Jack telefoneó a la oficina de Brooklyn y preguntó por el doctor Sanders. Como el médico no estaba en su despacho, pidió que le localizaran por el busca. Mientras esperaba, Chet llamó a Colleen y recibió una respuesta afirmativa. Chet le hizo una señal con el pulgar alzado justo en el momento en que Sanders se ponía al teléfono.
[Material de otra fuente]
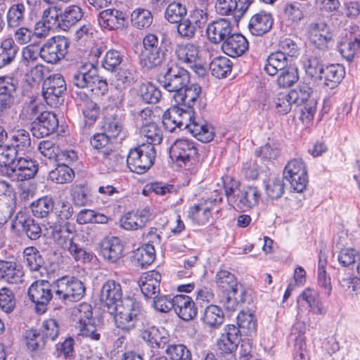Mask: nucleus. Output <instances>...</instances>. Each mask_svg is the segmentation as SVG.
I'll return each mask as SVG.
<instances>
[{
	"label": "nucleus",
	"instance_id": "7ed1b4c3",
	"mask_svg": "<svg viewBox=\"0 0 360 360\" xmlns=\"http://www.w3.org/2000/svg\"><path fill=\"white\" fill-rule=\"evenodd\" d=\"M155 157V146L142 143L129 150L127 164L131 172L143 174L154 164Z\"/></svg>",
	"mask_w": 360,
	"mask_h": 360
},
{
	"label": "nucleus",
	"instance_id": "393cba45",
	"mask_svg": "<svg viewBox=\"0 0 360 360\" xmlns=\"http://www.w3.org/2000/svg\"><path fill=\"white\" fill-rule=\"evenodd\" d=\"M98 22L102 28L108 30L121 29L124 26V14L117 9H105L100 12Z\"/></svg>",
	"mask_w": 360,
	"mask_h": 360
},
{
	"label": "nucleus",
	"instance_id": "de8ad7c7",
	"mask_svg": "<svg viewBox=\"0 0 360 360\" xmlns=\"http://www.w3.org/2000/svg\"><path fill=\"white\" fill-rule=\"evenodd\" d=\"M98 158L106 167L108 172L115 171L124 161V157L115 150V146L100 154Z\"/></svg>",
	"mask_w": 360,
	"mask_h": 360
},
{
	"label": "nucleus",
	"instance_id": "a19ab883",
	"mask_svg": "<svg viewBox=\"0 0 360 360\" xmlns=\"http://www.w3.org/2000/svg\"><path fill=\"white\" fill-rule=\"evenodd\" d=\"M175 53L180 61L189 65L200 60L198 48L193 43L178 44Z\"/></svg>",
	"mask_w": 360,
	"mask_h": 360
},
{
	"label": "nucleus",
	"instance_id": "4468645a",
	"mask_svg": "<svg viewBox=\"0 0 360 360\" xmlns=\"http://www.w3.org/2000/svg\"><path fill=\"white\" fill-rule=\"evenodd\" d=\"M153 218V214L148 207L131 211L121 217L120 224L127 231H136L145 227Z\"/></svg>",
	"mask_w": 360,
	"mask_h": 360
},
{
	"label": "nucleus",
	"instance_id": "c03bdc74",
	"mask_svg": "<svg viewBox=\"0 0 360 360\" xmlns=\"http://www.w3.org/2000/svg\"><path fill=\"white\" fill-rule=\"evenodd\" d=\"M139 135L141 138L146 139L147 143L155 146L160 144L162 141V131L156 123H148L141 125L139 129Z\"/></svg>",
	"mask_w": 360,
	"mask_h": 360
},
{
	"label": "nucleus",
	"instance_id": "39448f33",
	"mask_svg": "<svg viewBox=\"0 0 360 360\" xmlns=\"http://www.w3.org/2000/svg\"><path fill=\"white\" fill-rule=\"evenodd\" d=\"M158 82L165 90L175 94L182 92L184 87L188 84L190 75L184 68L172 65L164 75L159 76Z\"/></svg>",
	"mask_w": 360,
	"mask_h": 360
},
{
	"label": "nucleus",
	"instance_id": "603ef678",
	"mask_svg": "<svg viewBox=\"0 0 360 360\" xmlns=\"http://www.w3.org/2000/svg\"><path fill=\"white\" fill-rule=\"evenodd\" d=\"M231 61L224 56L214 58L210 64L211 73L217 78L226 77L229 73H231Z\"/></svg>",
	"mask_w": 360,
	"mask_h": 360
},
{
	"label": "nucleus",
	"instance_id": "3c124183",
	"mask_svg": "<svg viewBox=\"0 0 360 360\" xmlns=\"http://www.w3.org/2000/svg\"><path fill=\"white\" fill-rule=\"evenodd\" d=\"M53 200L49 196H44L34 201L30 205L33 215L37 218H44L53 211Z\"/></svg>",
	"mask_w": 360,
	"mask_h": 360
},
{
	"label": "nucleus",
	"instance_id": "e433bc0d",
	"mask_svg": "<svg viewBox=\"0 0 360 360\" xmlns=\"http://www.w3.org/2000/svg\"><path fill=\"white\" fill-rule=\"evenodd\" d=\"M166 51L167 50L161 46L156 50L141 52L139 54V63L147 70L158 67L165 61Z\"/></svg>",
	"mask_w": 360,
	"mask_h": 360
},
{
	"label": "nucleus",
	"instance_id": "f704fd0d",
	"mask_svg": "<svg viewBox=\"0 0 360 360\" xmlns=\"http://www.w3.org/2000/svg\"><path fill=\"white\" fill-rule=\"evenodd\" d=\"M260 198L261 194L257 188L255 186L245 187L238 196L234 207L244 210L252 208L258 205Z\"/></svg>",
	"mask_w": 360,
	"mask_h": 360
},
{
	"label": "nucleus",
	"instance_id": "8fccbe9b",
	"mask_svg": "<svg viewBox=\"0 0 360 360\" xmlns=\"http://www.w3.org/2000/svg\"><path fill=\"white\" fill-rule=\"evenodd\" d=\"M25 6L23 3L13 4L6 13V22L8 27L17 28L21 26L25 21Z\"/></svg>",
	"mask_w": 360,
	"mask_h": 360
},
{
	"label": "nucleus",
	"instance_id": "052dcab7",
	"mask_svg": "<svg viewBox=\"0 0 360 360\" xmlns=\"http://www.w3.org/2000/svg\"><path fill=\"white\" fill-rule=\"evenodd\" d=\"M24 339L27 349L32 352L41 350L46 345L45 339L40 330L35 329L26 330Z\"/></svg>",
	"mask_w": 360,
	"mask_h": 360
},
{
	"label": "nucleus",
	"instance_id": "9d476101",
	"mask_svg": "<svg viewBox=\"0 0 360 360\" xmlns=\"http://www.w3.org/2000/svg\"><path fill=\"white\" fill-rule=\"evenodd\" d=\"M53 283L46 280H38L29 288L27 295L30 300L35 304L38 311L44 312L46 307L53 298Z\"/></svg>",
	"mask_w": 360,
	"mask_h": 360
},
{
	"label": "nucleus",
	"instance_id": "473e14b6",
	"mask_svg": "<svg viewBox=\"0 0 360 360\" xmlns=\"http://www.w3.org/2000/svg\"><path fill=\"white\" fill-rule=\"evenodd\" d=\"M345 68L339 64H331L323 68L321 80H323V85L330 89L335 88L345 76Z\"/></svg>",
	"mask_w": 360,
	"mask_h": 360
},
{
	"label": "nucleus",
	"instance_id": "412c9836",
	"mask_svg": "<svg viewBox=\"0 0 360 360\" xmlns=\"http://www.w3.org/2000/svg\"><path fill=\"white\" fill-rule=\"evenodd\" d=\"M206 34L211 42L219 44L233 34V25L228 20L221 18L208 24Z\"/></svg>",
	"mask_w": 360,
	"mask_h": 360
},
{
	"label": "nucleus",
	"instance_id": "09e8293b",
	"mask_svg": "<svg viewBox=\"0 0 360 360\" xmlns=\"http://www.w3.org/2000/svg\"><path fill=\"white\" fill-rule=\"evenodd\" d=\"M201 320L210 328H218L224 321L223 311L218 306L211 304L205 308Z\"/></svg>",
	"mask_w": 360,
	"mask_h": 360
},
{
	"label": "nucleus",
	"instance_id": "4d7b16f0",
	"mask_svg": "<svg viewBox=\"0 0 360 360\" xmlns=\"http://www.w3.org/2000/svg\"><path fill=\"white\" fill-rule=\"evenodd\" d=\"M90 188L84 184L72 186L70 190L71 199L76 206H86L91 201Z\"/></svg>",
	"mask_w": 360,
	"mask_h": 360
},
{
	"label": "nucleus",
	"instance_id": "680f3d73",
	"mask_svg": "<svg viewBox=\"0 0 360 360\" xmlns=\"http://www.w3.org/2000/svg\"><path fill=\"white\" fill-rule=\"evenodd\" d=\"M186 14V6L181 3L174 1L166 8L165 18L170 23L177 24L184 18Z\"/></svg>",
	"mask_w": 360,
	"mask_h": 360
},
{
	"label": "nucleus",
	"instance_id": "49530a36",
	"mask_svg": "<svg viewBox=\"0 0 360 360\" xmlns=\"http://www.w3.org/2000/svg\"><path fill=\"white\" fill-rule=\"evenodd\" d=\"M280 144L278 142L269 139L262 147L256 150L255 155L260 158L264 163L275 160L280 155Z\"/></svg>",
	"mask_w": 360,
	"mask_h": 360
},
{
	"label": "nucleus",
	"instance_id": "774afa93",
	"mask_svg": "<svg viewBox=\"0 0 360 360\" xmlns=\"http://www.w3.org/2000/svg\"><path fill=\"white\" fill-rule=\"evenodd\" d=\"M74 176L73 170L66 165H58L49 173V179L57 184L70 182Z\"/></svg>",
	"mask_w": 360,
	"mask_h": 360
},
{
	"label": "nucleus",
	"instance_id": "c756f323",
	"mask_svg": "<svg viewBox=\"0 0 360 360\" xmlns=\"http://www.w3.org/2000/svg\"><path fill=\"white\" fill-rule=\"evenodd\" d=\"M246 290L240 284L226 293L221 294L219 302L229 311H234L240 304L245 302Z\"/></svg>",
	"mask_w": 360,
	"mask_h": 360
},
{
	"label": "nucleus",
	"instance_id": "2eb2a0df",
	"mask_svg": "<svg viewBox=\"0 0 360 360\" xmlns=\"http://www.w3.org/2000/svg\"><path fill=\"white\" fill-rule=\"evenodd\" d=\"M122 290L119 282L108 280L103 285L100 292L101 302L108 307L110 313H114L122 302Z\"/></svg>",
	"mask_w": 360,
	"mask_h": 360
},
{
	"label": "nucleus",
	"instance_id": "338daca9",
	"mask_svg": "<svg viewBox=\"0 0 360 360\" xmlns=\"http://www.w3.org/2000/svg\"><path fill=\"white\" fill-rule=\"evenodd\" d=\"M39 58H41L40 49L36 44H29L22 49L21 64L26 68L39 64Z\"/></svg>",
	"mask_w": 360,
	"mask_h": 360
},
{
	"label": "nucleus",
	"instance_id": "dca6fc26",
	"mask_svg": "<svg viewBox=\"0 0 360 360\" xmlns=\"http://www.w3.org/2000/svg\"><path fill=\"white\" fill-rule=\"evenodd\" d=\"M7 177L12 181H22L33 178L38 171V165L28 158L20 156Z\"/></svg>",
	"mask_w": 360,
	"mask_h": 360
},
{
	"label": "nucleus",
	"instance_id": "37998d69",
	"mask_svg": "<svg viewBox=\"0 0 360 360\" xmlns=\"http://www.w3.org/2000/svg\"><path fill=\"white\" fill-rule=\"evenodd\" d=\"M102 128L103 132L111 138H116L123 129V122L121 116L116 112L105 116Z\"/></svg>",
	"mask_w": 360,
	"mask_h": 360
},
{
	"label": "nucleus",
	"instance_id": "1a4fd4ad",
	"mask_svg": "<svg viewBox=\"0 0 360 360\" xmlns=\"http://www.w3.org/2000/svg\"><path fill=\"white\" fill-rule=\"evenodd\" d=\"M70 232L68 228H55L53 231L54 240L64 250H67L70 255L77 262H85L90 261L91 255L84 248L75 243L72 238H69Z\"/></svg>",
	"mask_w": 360,
	"mask_h": 360
},
{
	"label": "nucleus",
	"instance_id": "c9c22d12",
	"mask_svg": "<svg viewBox=\"0 0 360 360\" xmlns=\"http://www.w3.org/2000/svg\"><path fill=\"white\" fill-rule=\"evenodd\" d=\"M273 25L269 13L261 12L253 15L249 22L248 27L253 35L261 36L267 32Z\"/></svg>",
	"mask_w": 360,
	"mask_h": 360
},
{
	"label": "nucleus",
	"instance_id": "69168bd1",
	"mask_svg": "<svg viewBox=\"0 0 360 360\" xmlns=\"http://www.w3.org/2000/svg\"><path fill=\"white\" fill-rule=\"evenodd\" d=\"M61 11L56 6H48L42 11L41 22L44 27L50 29L53 27H59Z\"/></svg>",
	"mask_w": 360,
	"mask_h": 360
},
{
	"label": "nucleus",
	"instance_id": "6e6d98bb",
	"mask_svg": "<svg viewBox=\"0 0 360 360\" xmlns=\"http://www.w3.org/2000/svg\"><path fill=\"white\" fill-rule=\"evenodd\" d=\"M278 73L276 82L280 87L289 88L299 79L298 70L294 64L284 68Z\"/></svg>",
	"mask_w": 360,
	"mask_h": 360
},
{
	"label": "nucleus",
	"instance_id": "4be33fe9",
	"mask_svg": "<svg viewBox=\"0 0 360 360\" xmlns=\"http://www.w3.org/2000/svg\"><path fill=\"white\" fill-rule=\"evenodd\" d=\"M23 267L14 260H0V278L10 284L22 283Z\"/></svg>",
	"mask_w": 360,
	"mask_h": 360
},
{
	"label": "nucleus",
	"instance_id": "5fc2aeb1",
	"mask_svg": "<svg viewBox=\"0 0 360 360\" xmlns=\"http://www.w3.org/2000/svg\"><path fill=\"white\" fill-rule=\"evenodd\" d=\"M188 217L198 224H205L211 217L210 207L207 202L194 205L189 208Z\"/></svg>",
	"mask_w": 360,
	"mask_h": 360
},
{
	"label": "nucleus",
	"instance_id": "e2e57ef3",
	"mask_svg": "<svg viewBox=\"0 0 360 360\" xmlns=\"http://www.w3.org/2000/svg\"><path fill=\"white\" fill-rule=\"evenodd\" d=\"M215 281L221 294L226 293L238 285L235 276L226 270L219 271L216 274Z\"/></svg>",
	"mask_w": 360,
	"mask_h": 360
},
{
	"label": "nucleus",
	"instance_id": "bf43d9fd",
	"mask_svg": "<svg viewBox=\"0 0 360 360\" xmlns=\"http://www.w3.org/2000/svg\"><path fill=\"white\" fill-rule=\"evenodd\" d=\"M134 259L137 264L144 267L151 264L155 258V250L153 245L145 244L134 252Z\"/></svg>",
	"mask_w": 360,
	"mask_h": 360
},
{
	"label": "nucleus",
	"instance_id": "864d4df0",
	"mask_svg": "<svg viewBox=\"0 0 360 360\" xmlns=\"http://www.w3.org/2000/svg\"><path fill=\"white\" fill-rule=\"evenodd\" d=\"M23 258L27 266L32 271H39L43 267L44 259L34 247H27L24 250Z\"/></svg>",
	"mask_w": 360,
	"mask_h": 360
},
{
	"label": "nucleus",
	"instance_id": "c85d7f7f",
	"mask_svg": "<svg viewBox=\"0 0 360 360\" xmlns=\"http://www.w3.org/2000/svg\"><path fill=\"white\" fill-rule=\"evenodd\" d=\"M123 245L117 237L105 238L101 245L103 257L112 263H116L122 257Z\"/></svg>",
	"mask_w": 360,
	"mask_h": 360
},
{
	"label": "nucleus",
	"instance_id": "6e6552de",
	"mask_svg": "<svg viewBox=\"0 0 360 360\" xmlns=\"http://www.w3.org/2000/svg\"><path fill=\"white\" fill-rule=\"evenodd\" d=\"M283 177L295 191L302 193L308 182L307 172L302 160L293 159L289 161L284 169Z\"/></svg>",
	"mask_w": 360,
	"mask_h": 360
},
{
	"label": "nucleus",
	"instance_id": "0e129e2a",
	"mask_svg": "<svg viewBox=\"0 0 360 360\" xmlns=\"http://www.w3.org/2000/svg\"><path fill=\"white\" fill-rule=\"evenodd\" d=\"M139 92L142 100L146 103H157L162 96L160 89L150 82L141 84Z\"/></svg>",
	"mask_w": 360,
	"mask_h": 360
},
{
	"label": "nucleus",
	"instance_id": "0eeeda50",
	"mask_svg": "<svg viewBox=\"0 0 360 360\" xmlns=\"http://www.w3.org/2000/svg\"><path fill=\"white\" fill-rule=\"evenodd\" d=\"M66 91V83L60 74H54L44 80L42 95L46 103L53 108L58 107L63 101Z\"/></svg>",
	"mask_w": 360,
	"mask_h": 360
},
{
	"label": "nucleus",
	"instance_id": "aec40b11",
	"mask_svg": "<svg viewBox=\"0 0 360 360\" xmlns=\"http://www.w3.org/2000/svg\"><path fill=\"white\" fill-rule=\"evenodd\" d=\"M339 51L347 61H352L360 51V29L352 26L345 41L339 45Z\"/></svg>",
	"mask_w": 360,
	"mask_h": 360
},
{
	"label": "nucleus",
	"instance_id": "f257e3e1",
	"mask_svg": "<svg viewBox=\"0 0 360 360\" xmlns=\"http://www.w3.org/2000/svg\"><path fill=\"white\" fill-rule=\"evenodd\" d=\"M114 313H116L115 316L116 326L126 332L134 329L137 322L142 321L144 316L141 304L131 297L122 300L114 309Z\"/></svg>",
	"mask_w": 360,
	"mask_h": 360
},
{
	"label": "nucleus",
	"instance_id": "13d9d810",
	"mask_svg": "<svg viewBox=\"0 0 360 360\" xmlns=\"http://www.w3.org/2000/svg\"><path fill=\"white\" fill-rule=\"evenodd\" d=\"M153 17L151 12L144 8H136L131 14V22L138 29L148 27L153 22Z\"/></svg>",
	"mask_w": 360,
	"mask_h": 360
},
{
	"label": "nucleus",
	"instance_id": "79ce46f5",
	"mask_svg": "<svg viewBox=\"0 0 360 360\" xmlns=\"http://www.w3.org/2000/svg\"><path fill=\"white\" fill-rule=\"evenodd\" d=\"M300 297L309 304L313 313L321 316H324L326 314L327 309L321 302L320 294L317 290L307 288L300 295Z\"/></svg>",
	"mask_w": 360,
	"mask_h": 360
},
{
	"label": "nucleus",
	"instance_id": "7c9ffc66",
	"mask_svg": "<svg viewBox=\"0 0 360 360\" xmlns=\"http://www.w3.org/2000/svg\"><path fill=\"white\" fill-rule=\"evenodd\" d=\"M293 64L292 59L288 58L281 52L271 53L266 60L264 70L271 76H274L281 70Z\"/></svg>",
	"mask_w": 360,
	"mask_h": 360
},
{
	"label": "nucleus",
	"instance_id": "423d86ee",
	"mask_svg": "<svg viewBox=\"0 0 360 360\" xmlns=\"http://www.w3.org/2000/svg\"><path fill=\"white\" fill-rule=\"evenodd\" d=\"M70 43L68 38L56 36L49 39L41 47V58L49 64H56L68 53Z\"/></svg>",
	"mask_w": 360,
	"mask_h": 360
},
{
	"label": "nucleus",
	"instance_id": "20e7f679",
	"mask_svg": "<svg viewBox=\"0 0 360 360\" xmlns=\"http://www.w3.org/2000/svg\"><path fill=\"white\" fill-rule=\"evenodd\" d=\"M197 143L188 139L176 140L169 149V157L179 166L193 164L197 159Z\"/></svg>",
	"mask_w": 360,
	"mask_h": 360
},
{
	"label": "nucleus",
	"instance_id": "5701e85b",
	"mask_svg": "<svg viewBox=\"0 0 360 360\" xmlns=\"http://www.w3.org/2000/svg\"><path fill=\"white\" fill-rule=\"evenodd\" d=\"M248 41L239 33H233L221 44V49L227 56L236 58L242 56L248 49Z\"/></svg>",
	"mask_w": 360,
	"mask_h": 360
},
{
	"label": "nucleus",
	"instance_id": "2f4dec72",
	"mask_svg": "<svg viewBox=\"0 0 360 360\" xmlns=\"http://www.w3.org/2000/svg\"><path fill=\"white\" fill-rule=\"evenodd\" d=\"M297 99V96L294 91L278 92L274 97L272 105L277 114L284 115L290 112Z\"/></svg>",
	"mask_w": 360,
	"mask_h": 360
},
{
	"label": "nucleus",
	"instance_id": "b1692460",
	"mask_svg": "<svg viewBox=\"0 0 360 360\" xmlns=\"http://www.w3.org/2000/svg\"><path fill=\"white\" fill-rule=\"evenodd\" d=\"M161 275L156 271L143 273L139 279V285L143 295L153 298L160 292Z\"/></svg>",
	"mask_w": 360,
	"mask_h": 360
},
{
	"label": "nucleus",
	"instance_id": "9b49d317",
	"mask_svg": "<svg viewBox=\"0 0 360 360\" xmlns=\"http://www.w3.org/2000/svg\"><path fill=\"white\" fill-rule=\"evenodd\" d=\"M139 330L141 339L152 347L164 348L170 341V335L165 328L156 327L148 321L142 322Z\"/></svg>",
	"mask_w": 360,
	"mask_h": 360
},
{
	"label": "nucleus",
	"instance_id": "a878e982",
	"mask_svg": "<svg viewBox=\"0 0 360 360\" xmlns=\"http://www.w3.org/2000/svg\"><path fill=\"white\" fill-rule=\"evenodd\" d=\"M174 311L184 321H191L197 315V308L192 300L188 295H177L174 297Z\"/></svg>",
	"mask_w": 360,
	"mask_h": 360
},
{
	"label": "nucleus",
	"instance_id": "ea45409f",
	"mask_svg": "<svg viewBox=\"0 0 360 360\" xmlns=\"http://www.w3.org/2000/svg\"><path fill=\"white\" fill-rule=\"evenodd\" d=\"M115 72L111 85L119 91L127 89L135 81L136 72L132 68H120Z\"/></svg>",
	"mask_w": 360,
	"mask_h": 360
},
{
	"label": "nucleus",
	"instance_id": "4c0bfd02",
	"mask_svg": "<svg viewBox=\"0 0 360 360\" xmlns=\"http://www.w3.org/2000/svg\"><path fill=\"white\" fill-rule=\"evenodd\" d=\"M9 141L13 148L20 153L29 150L31 148V137L28 131L24 129H13L9 134Z\"/></svg>",
	"mask_w": 360,
	"mask_h": 360
},
{
	"label": "nucleus",
	"instance_id": "a18cd8bd",
	"mask_svg": "<svg viewBox=\"0 0 360 360\" xmlns=\"http://www.w3.org/2000/svg\"><path fill=\"white\" fill-rule=\"evenodd\" d=\"M18 47L12 38L2 41L0 45V69L10 65L15 58Z\"/></svg>",
	"mask_w": 360,
	"mask_h": 360
},
{
	"label": "nucleus",
	"instance_id": "f03ea898",
	"mask_svg": "<svg viewBox=\"0 0 360 360\" xmlns=\"http://www.w3.org/2000/svg\"><path fill=\"white\" fill-rule=\"evenodd\" d=\"M56 298L67 303L77 302L85 295L84 283L75 276H62L53 282Z\"/></svg>",
	"mask_w": 360,
	"mask_h": 360
},
{
	"label": "nucleus",
	"instance_id": "6ab92c4d",
	"mask_svg": "<svg viewBox=\"0 0 360 360\" xmlns=\"http://www.w3.org/2000/svg\"><path fill=\"white\" fill-rule=\"evenodd\" d=\"M240 330L233 324L224 327V333L217 342V347L221 354H231L234 352L240 340Z\"/></svg>",
	"mask_w": 360,
	"mask_h": 360
},
{
	"label": "nucleus",
	"instance_id": "ddd939ff",
	"mask_svg": "<svg viewBox=\"0 0 360 360\" xmlns=\"http://www.w3.org/2000/svg\"><path fill=\"white\" fill-rule=\"evenodd\" d=\"M201 87L198 84L188 83L184 87L182 92L176 93L172 98L176 104L183 105L188 110H193L194 105L198 103L197 108L199 110L205 108V103L200 100Z\"/></svg>",
	"mask_w": 360,
	"mask_h": 360
},
{
	"label": "nucleus",
	"instance_id": "58836bf2",
	"mask_svg": "<svg viewBox=\"0 0 360 360\" xmlns=\"http://www.w3.org/2000/svg\"><path fill=\"white\" fill-rule=\"evenodd\" d=\"M84 15L82 9L76 5H71L61 12L59 28L62 30H68L72 26L82 20Z\"/></svg>",
	"mask_w": 360,
	"mask_h": 360
},
{
	"label": "nucleus",
	"instance_id": "a211bd4d",
	"mask_svg": "<svg viewBox=\"0 0 360 360\" xmlns=\"http://www.w3.org/2000/svg\"><path fill=\"white\" fill-rule=\"evenodd\" d=\"M58 127V120L56 114L44 111L37 117V121L33 122L32 133L34 136L40 139L53 133Z\"/></svg>",
	"mask_w": 360,
	"mask_h": 360
},
{
	"label": "nucleus",
	"instance_id": "f8f14e48",
	"mask_svg": "<svg viewBox=\"0 0 360 360\" xmlns=\"http://www.w3.org/2000/svg\"><path fill=\"white\" fill-rule=\"evenodd\" d=\"M18 80L9 76L0 77V117L13 106L17 94Z\"/></svg>",
	"mask_w": 360,
	"mask_h": 360
},
{
	"label": "nucleus",
	"instance_id": "cd10ccee",
	"mask_svg": "<svg viewBox=\"0 0 360 360\" xmlns=\"http://www.w3.org/2000/svg\"><path fill=\"white\" fill-rule=\"evenodd\" d=\"M188 130L198 140L203 143L211 141L214 136L213 127L205 120L197 117L195 114L193 115Z\"/></svg>",
	"mask_w": 360,
	"mask_h": 360
},
{
	"label": "nucleus",
	"instance_id": "f3484780",
	"mask_svg": "<svg viewBox=\"0 0 360 360\" xmlns=\"http://www.w3.org/2000/svg\"><path fill=\"white\" fill-rule=\"evenodd\" d=\"M98 79V70L92 63L79 65L72 76V84L78 88H91L94 90V84Z\"/></svg>",
	"mask_w": 360,
	"mask_h": 360
},
{
	"label": "nucleus",
	"instance_id": "bb28decb",
	"mask_svg": "<svg viewBox=\"0 0 360 360\" xmlns=\"http://www.w3.org/2000/svg\"><path fill=\"white\" fill-rule=\"evenodd\" d=\"M311 41L319 49H324L332 39L329 27L323 22H313L309 26Z\"/></svg>",
	"mask_w": 360,
	"mask_h": 360
},
{
	"label": "nucleus",
	"instance_id": "72a5a7b5",
	"mask_svg": "<svg viewBox=\"0 0 360 360\" xmlns=\"http://www.w3.org/2000/svg\"><path fill=\"white\" fill-rule=\"evenodd\" d=\"M20 153L9 144H0V172L4 176H8L10 169L13 167Z\"/></svg>",
	"mask_w": 360,
	"mask_h": 360
}]
</instances>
—Siento molestarte —dijo Jack—. Chet y yo hemos estado hablando del caso Davydov. Tenemos curiosidad por saber qué está pasando.

—Es una pesadilla —dijo Randolph.

—Eso es precisamente lo que acaba de decir Chet. Le guiñó un ojo a Chet, que estaba esperando para hablar con el doctor Simsarian.
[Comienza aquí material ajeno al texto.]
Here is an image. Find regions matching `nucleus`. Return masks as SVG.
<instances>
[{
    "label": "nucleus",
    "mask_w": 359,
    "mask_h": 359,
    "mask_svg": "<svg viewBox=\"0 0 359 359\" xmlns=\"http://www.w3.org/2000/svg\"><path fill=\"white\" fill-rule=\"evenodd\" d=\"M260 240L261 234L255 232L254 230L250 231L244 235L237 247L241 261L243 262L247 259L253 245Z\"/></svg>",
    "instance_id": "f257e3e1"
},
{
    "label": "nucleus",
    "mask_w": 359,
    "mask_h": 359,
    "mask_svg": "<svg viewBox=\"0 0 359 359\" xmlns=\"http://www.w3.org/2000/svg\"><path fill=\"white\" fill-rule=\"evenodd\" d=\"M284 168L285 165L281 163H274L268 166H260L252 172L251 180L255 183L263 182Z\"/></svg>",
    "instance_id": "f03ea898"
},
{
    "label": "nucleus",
—No puedo creer la mala suerte que hemos tenido —dijo Randolph—. Después de hablar contigo esta mañana, llamé a la funeraria Strickland y me dieron malas noticias.

—Siento oír eso.

—El cuerpo ha sido incinerado.

—¡Oh! —gimió Jack.

—En ese momento yo ya no podía hacer mucho más que poner las cosas en manos de Jim Bennett.

—¿Y él qué hizo?

—Todavía nada —dijo Randolph—. Pero sé que ha llamado a Bingham. Todo este jaleo va a tener que ser manejado por las altas instancias, es decir, por Harold Bingham.

—Supongo que te sentirás muy mal —dijo Jack. A pesar de lo poco que le gustaba aquel hombre, no podía evitar sentir un atisbo de simpatía.

—Nunca me había pasado algo parecido.

—Saldrás de ésta. En trabajos como el nuestro, es imposible adivinarlo todo. Y estás haciendo lo que puedes para rectificar el error inicial.

Jack y Chet colgaron casi simultáneamente. Se volvieron y se miraron.

—Tú primero —dijo Chet—. ¿Qué te ha dicho?

—No hay chaparrón. Al menos todavía. Bingham va a hacerse cargo pero no sabe nada aún. El auténtico problema es que no tenemos cuerpo. Fue incinerado. —Meneó la cabeza—. Es un desastre. Lo único que sé es que esto ya no está en mis manos.

—Ya —dijo Chet—. ¡Y que siga así! Por lo que se refiere al doctor Simsarian, no le ha interesado mucho tu sugerencia, pero dice que hará pruebas.

Jack levantó las manos.

—Bueno, esto es todo lo que podemos hacer.

—Desde luego. —Jack volvió a su escritorio. En el centro del papel secante había un portaobjetos con una nota de Maureen. Las muestras eran de la piel de Connie Davydov.

Tras sacar el microscopio, Jack deslizó un portaobjetos bajo el objetivo y echó un vistazo. Ahora que tenía el diagnóstico de botulismo, las muestras eran superfluas. Había tomado la muestra de piel para asegurarse de que el ojo hinchado de la mujer era un traumatismo y no una infección, y eso fue lo que vio.

Dejando a un lado las muestras de Connie, tendió la mano hacia la carpeta de David Jefferson. Pensó en terminar el caso un día antes y sorprender a Calvin. Mientras trabajaba, pensó alegremente en la idea de pasar la velada con Laurie y Lou tras una vigorizante sesión en la cancha de baloncesto.